5. The Pranks–the pranks played on this show, mostly by Jim against Dwight (though sometimes vice versa, and sometimes Andy is thrown into the mix) are brilliant:
My favorites include “Dressing up as Dwight” and “Future Dwight.” And maybe best of all, Jim’s explanation of how he got Dwight to hit himself in the face with his phone. I really want to try that on someone.
Season 4 had some interesting ideas, despite the flaws in writing that the previous seasons lacked. Two very interesting ones were connected:
Michael could be a normal great guy under different circumstances, and Jim is just one step away from becoming a Michael.
We get to see Michael working a second job, and in this job, he is the cool guy. Everyone wishes he would hang out with them; his jokes are funny. Somehow, removed from authority, he becomes a highly likable dude.
And when Jim is put in positions of having Michael’s authority–twice–he screws it up and starts acting Michael-like, once with the suggestion to combine birthday parties (he even starts resenting Toby), and once when trying to keep everyone from having to come in on Saturday.

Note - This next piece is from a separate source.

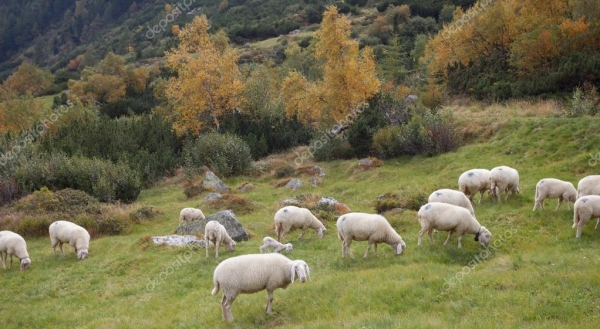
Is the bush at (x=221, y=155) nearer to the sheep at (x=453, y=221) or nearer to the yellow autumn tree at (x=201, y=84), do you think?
the yellow autumn tree at (x=201, y=84)

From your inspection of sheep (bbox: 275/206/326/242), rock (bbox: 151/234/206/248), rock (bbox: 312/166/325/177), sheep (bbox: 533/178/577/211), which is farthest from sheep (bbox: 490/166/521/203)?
rock (bbox: 312/166/325/177)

The writers seem to be making the argument that it’s the job and maybe even the people that make Michaels into Michaels. Very interesting.
Season 5 also has its strength. Holly Flax is a brilliant character, and I really liked the Michael Scott Paper Company storyline, especially its resolve. They have done a good job making you root for Michael and showing him actually being competent. Sometimes.
Keep in mind that this is, surprisingly, a show that needs to be watched in order. There is a lot more plot than you’d expect, and things develop and change and grow slowly over time. Running jokes are set up, and if you try and watch from the middle, you’ll miss a lot of what’s going on and what’s being said. But highlights for me: The Injury, The Client, Drug Testing, The Carpet, The Coup (Dwight and his waffles and his “Crentist”), Branch Closing, The Merger, A Benihana Christmas (maybe my all time favorite), Business School, The Negotiation, Local Ad, The Deposition, Dinner Party (those two are probably the most awkward of all episodes), and Goodbye, Toby.
So anyway. There it is. The Office. Love Seasons 2 &3. Like Season 4.